TIM rechaça franquia de dados em internet fixa

SÃO PAULO, 15 ABR (ANSA) - O presidente da TIM Brasil, Rodrigo Abreu, afirmou nesta sexta-feira (15) que a operadora não está implantando limites de navegação no seu serviço de internet banda larga fixa, o "TIM Live".   

A declaração foi dada durante o evento de lançamento do novo logo da empresa, realizado em São Paulo (SP). "Nós temos uma operação que acabou virando referência em banda larga fixa no Brasil. Apesar de pequena, já passou dos 300 mil usuários, e não estamos mudando as regras do jogo. Não estamos colocando limites na banda larga fixa", disse o executivo.   

Algumas das principais operadoras de internet residencial do país - Vivo, GVT, Oi, NET e Claro - começaram a impor um teto mensal de uso nos seus planos, assim como já ocorre nos serviços para dispositivos móveis. A medida irritou usuários, motivando a criação do Movimento Internet sem Limites, cuja página no Facebook já tem mais de 370 mil curtidas.   

Com restrições no consumo de dados, as pessoas terão de contratar pacotes mais caros para acessar livremente conteúdos em streaming, como Netflix e Spotify, por exemplo.
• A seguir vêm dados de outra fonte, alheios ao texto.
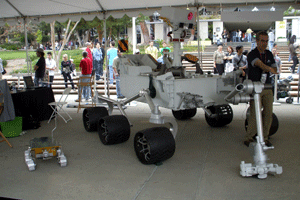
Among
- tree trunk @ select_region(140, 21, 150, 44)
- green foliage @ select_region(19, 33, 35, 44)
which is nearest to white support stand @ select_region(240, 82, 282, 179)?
tree trunk @ select_region(140, 21, 150, 44)

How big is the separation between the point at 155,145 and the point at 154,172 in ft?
1.10

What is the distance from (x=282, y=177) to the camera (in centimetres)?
365

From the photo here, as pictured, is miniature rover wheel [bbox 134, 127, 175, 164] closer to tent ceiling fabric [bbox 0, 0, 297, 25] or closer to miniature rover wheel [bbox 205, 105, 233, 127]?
miniature rover wheel [bbox 205, 105, 233, 127]

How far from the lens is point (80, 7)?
27.7 feet

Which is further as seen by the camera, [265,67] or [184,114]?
[184,114]

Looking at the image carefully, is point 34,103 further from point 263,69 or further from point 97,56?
point 97,56

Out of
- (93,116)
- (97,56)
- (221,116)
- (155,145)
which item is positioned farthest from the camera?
(97,56)

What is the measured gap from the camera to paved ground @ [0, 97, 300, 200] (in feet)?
11.0

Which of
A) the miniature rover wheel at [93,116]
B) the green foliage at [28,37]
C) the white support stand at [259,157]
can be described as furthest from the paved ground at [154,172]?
the green foliage at [28,37]

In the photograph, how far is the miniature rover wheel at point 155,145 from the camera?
12.9ft

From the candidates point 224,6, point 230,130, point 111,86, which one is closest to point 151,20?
point 111,86

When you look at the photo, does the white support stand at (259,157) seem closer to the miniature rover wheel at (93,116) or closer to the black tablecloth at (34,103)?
the miniature rover wheel at (93,116)

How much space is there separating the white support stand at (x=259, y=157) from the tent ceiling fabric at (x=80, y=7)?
4.46 metres

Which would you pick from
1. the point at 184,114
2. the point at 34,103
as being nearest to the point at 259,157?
the point at 184,114
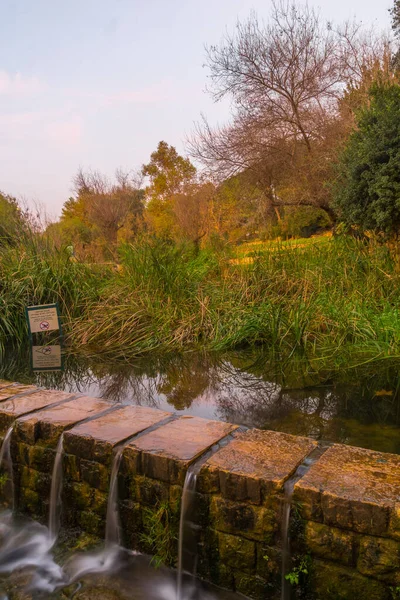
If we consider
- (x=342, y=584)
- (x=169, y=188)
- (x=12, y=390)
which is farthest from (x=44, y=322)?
(x=169, y=188)

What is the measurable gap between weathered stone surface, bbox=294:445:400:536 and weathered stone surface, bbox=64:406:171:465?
686mm

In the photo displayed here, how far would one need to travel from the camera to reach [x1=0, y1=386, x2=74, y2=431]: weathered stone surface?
1.96 meters

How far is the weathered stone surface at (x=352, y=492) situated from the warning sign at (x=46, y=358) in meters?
2.49

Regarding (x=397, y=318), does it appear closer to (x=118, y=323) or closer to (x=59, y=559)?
(x=118, y=323)

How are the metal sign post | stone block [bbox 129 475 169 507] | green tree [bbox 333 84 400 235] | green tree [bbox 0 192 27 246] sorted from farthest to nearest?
green tree [bbox 0 192 27 246], green tree [bbox 333 84 400 235], the metal sign post, stone block [bbox 129 475 169 507]

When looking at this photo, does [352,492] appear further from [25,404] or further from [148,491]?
[25,404]

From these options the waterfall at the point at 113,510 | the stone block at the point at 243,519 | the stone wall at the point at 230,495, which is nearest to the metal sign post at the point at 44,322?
the stone wall at the point at 230,495

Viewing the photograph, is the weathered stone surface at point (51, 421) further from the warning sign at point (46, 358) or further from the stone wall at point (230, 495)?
the warning sign at point (46, 358)

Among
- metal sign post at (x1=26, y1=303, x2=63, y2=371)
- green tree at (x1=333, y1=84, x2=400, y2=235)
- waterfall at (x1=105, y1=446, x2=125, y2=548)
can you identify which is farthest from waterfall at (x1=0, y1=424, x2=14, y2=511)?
green tree at (x1=333, y1=84, x2=400, y2=235)

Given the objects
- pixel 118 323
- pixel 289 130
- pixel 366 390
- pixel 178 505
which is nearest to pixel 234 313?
pixel 118 323

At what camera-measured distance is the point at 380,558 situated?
119 cm

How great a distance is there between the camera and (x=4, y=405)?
6.83 feet

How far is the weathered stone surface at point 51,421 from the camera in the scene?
180 cm

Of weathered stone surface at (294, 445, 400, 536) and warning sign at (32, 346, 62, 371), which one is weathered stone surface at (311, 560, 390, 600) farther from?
warning sign at (32, 346, 62, 371)
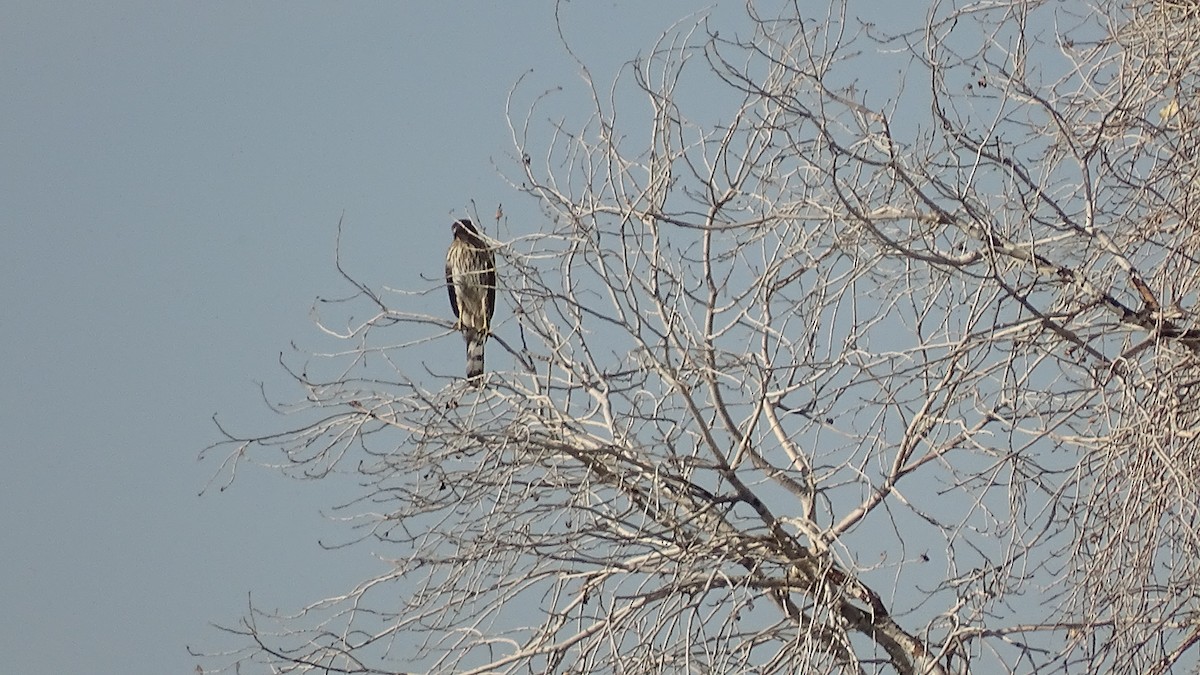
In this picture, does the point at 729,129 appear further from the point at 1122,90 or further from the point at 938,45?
the point at 1122,90

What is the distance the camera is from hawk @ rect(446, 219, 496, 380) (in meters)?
5.47

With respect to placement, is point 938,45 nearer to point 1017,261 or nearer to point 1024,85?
point 1024,85

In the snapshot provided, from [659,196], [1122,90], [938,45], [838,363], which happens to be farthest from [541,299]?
[1122,90]

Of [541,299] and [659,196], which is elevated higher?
[659,196]

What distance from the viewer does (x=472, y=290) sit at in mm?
8336

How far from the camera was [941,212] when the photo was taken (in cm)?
464

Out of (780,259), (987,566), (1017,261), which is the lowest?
(987,566)

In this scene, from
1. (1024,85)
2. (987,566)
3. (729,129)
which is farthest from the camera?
(729,129)

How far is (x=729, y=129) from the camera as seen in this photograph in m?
5.22

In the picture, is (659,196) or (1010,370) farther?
(659,196)

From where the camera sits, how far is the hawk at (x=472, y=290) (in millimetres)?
5469

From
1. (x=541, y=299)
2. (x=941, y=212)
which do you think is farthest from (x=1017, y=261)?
(x=541, y=299)

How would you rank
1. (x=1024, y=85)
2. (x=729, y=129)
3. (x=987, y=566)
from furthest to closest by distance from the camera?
(x=729, y=129)
(x=1024, y=85)
(x=987, y=566)

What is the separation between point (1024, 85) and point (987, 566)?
1501mm
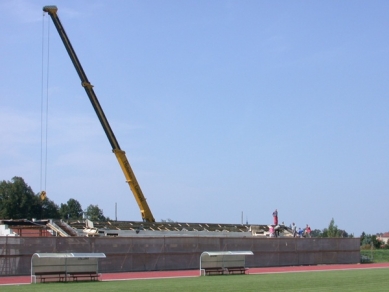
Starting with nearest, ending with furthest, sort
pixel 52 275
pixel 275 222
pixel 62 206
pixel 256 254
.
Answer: pixel 52 275
pixel 256 254
pixel 275 222
pixel 62 206

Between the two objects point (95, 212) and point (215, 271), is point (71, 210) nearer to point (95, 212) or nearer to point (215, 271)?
point (95, 212)

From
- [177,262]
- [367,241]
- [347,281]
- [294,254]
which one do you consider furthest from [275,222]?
[367,241]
O "TIM Live" é um serviço restrito a São Paulo e Rio de Janeiro e conta com cinco planos que vão de 35 Mb/s a 1 Gb/s de velocidade, nenhum deles com franquia de dados.   

Nova marca - A TIM apresentou nesta sexta seu novo logo no Brasil, o mesmo que foi adotado pela sua controladora, a Telecom Italia, em janeiro deste ano. O desenho inclui um ícone vermelho representando um "T" sobre um fundo azul e as três letras do nome da empresa escritas em branco.   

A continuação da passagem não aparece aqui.